David Hyndman talks to Rod Stoneman the former Deputy Editor of Independent Film & Video at Channel 4 and former CEO of the Irish Film Board, about his childhood in Devon, his participation in grassroots avant-garde film making and his thoughts on the film and television industry.

Rod recalls the television of his youth as that “epoch of a very paternalistic version of broadcasting.” On the television Rod watched in his youth he comments that, “early British television was a version of public service television, that was a context which introduced me to television in a way that provided useful material and part of the framework for growing up culturally.”

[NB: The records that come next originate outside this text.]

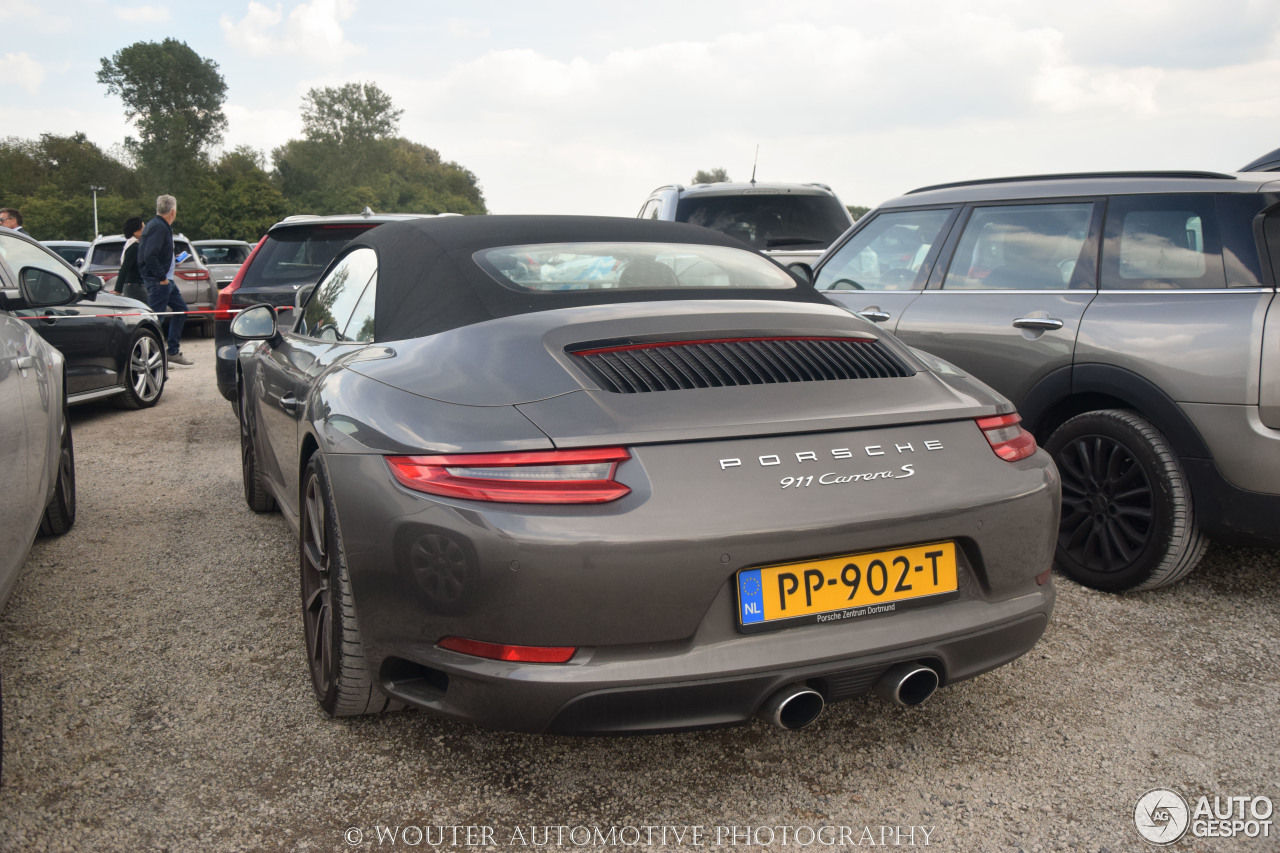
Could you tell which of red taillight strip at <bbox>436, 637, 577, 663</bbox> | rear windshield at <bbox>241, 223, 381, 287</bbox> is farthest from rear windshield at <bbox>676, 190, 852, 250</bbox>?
red taillight strip at <bbox>436, 637, 577, 663</bbox>

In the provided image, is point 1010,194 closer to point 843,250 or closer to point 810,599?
point 843,250

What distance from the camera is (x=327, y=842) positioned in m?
2.27

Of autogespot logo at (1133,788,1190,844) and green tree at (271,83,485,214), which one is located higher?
A: green tree at (271,83,485,214)

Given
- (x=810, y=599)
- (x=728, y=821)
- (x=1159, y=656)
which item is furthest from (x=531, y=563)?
(x=1159, y=656)

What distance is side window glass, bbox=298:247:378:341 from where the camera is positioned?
3367 mm

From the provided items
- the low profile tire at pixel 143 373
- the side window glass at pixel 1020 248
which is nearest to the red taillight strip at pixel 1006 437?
the side window glass at pixel 1020 248

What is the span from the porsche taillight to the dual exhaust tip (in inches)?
22.7

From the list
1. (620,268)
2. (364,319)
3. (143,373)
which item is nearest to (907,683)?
(620,268)

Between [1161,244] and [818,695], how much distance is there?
2629mm

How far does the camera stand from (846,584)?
7.27 feet

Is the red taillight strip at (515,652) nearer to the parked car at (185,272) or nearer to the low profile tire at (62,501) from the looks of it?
the low profile tire at (62,501)

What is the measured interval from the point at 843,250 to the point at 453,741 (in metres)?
3.74

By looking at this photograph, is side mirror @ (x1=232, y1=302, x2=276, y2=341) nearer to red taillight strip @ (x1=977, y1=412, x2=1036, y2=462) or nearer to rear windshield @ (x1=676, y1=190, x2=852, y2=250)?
red taillight strip @ (x1=977, y1=412, x2=1036, y2=462)

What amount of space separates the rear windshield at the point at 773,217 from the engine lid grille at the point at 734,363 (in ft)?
20.9
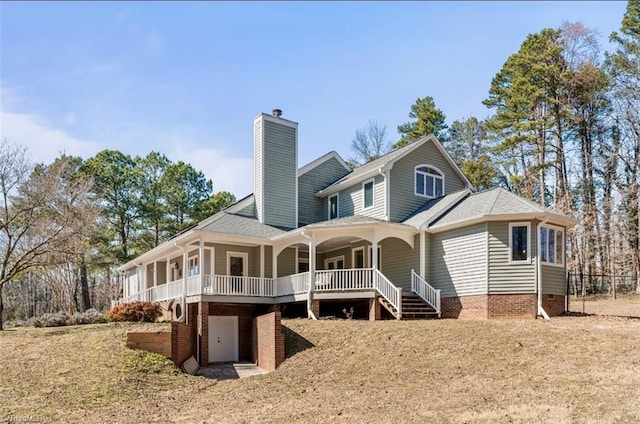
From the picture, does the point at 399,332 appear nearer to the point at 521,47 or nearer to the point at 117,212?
the point at 521,47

Rod’s interest in film intensified when he moved to Kent to study English Literature at university where he was introduced to new and radical ways of making and watching films though association with the Canterbury Film Theatre and the student film society. “By the time I was leaving I was seeing a lot of film and therefore it became logical to try and go somewhere where I could do film properly.”

Rod found a creative and critically reflective space working, as Deputy Editor of Independent Film & Video for Channel 4. “It was a project to do a serious widening of the diversity of what was available on British television.”

Rod discusses Derek Jarman’s Blue in which BBC Radio 3 and prime time Channel 4 cooperated on a radical film, with no ad breaks.  “It is absolutely and entirely out of the question that it could be transmitted publicly on any known television. There is no question of large scale television turning the screens over to a project like Blue.”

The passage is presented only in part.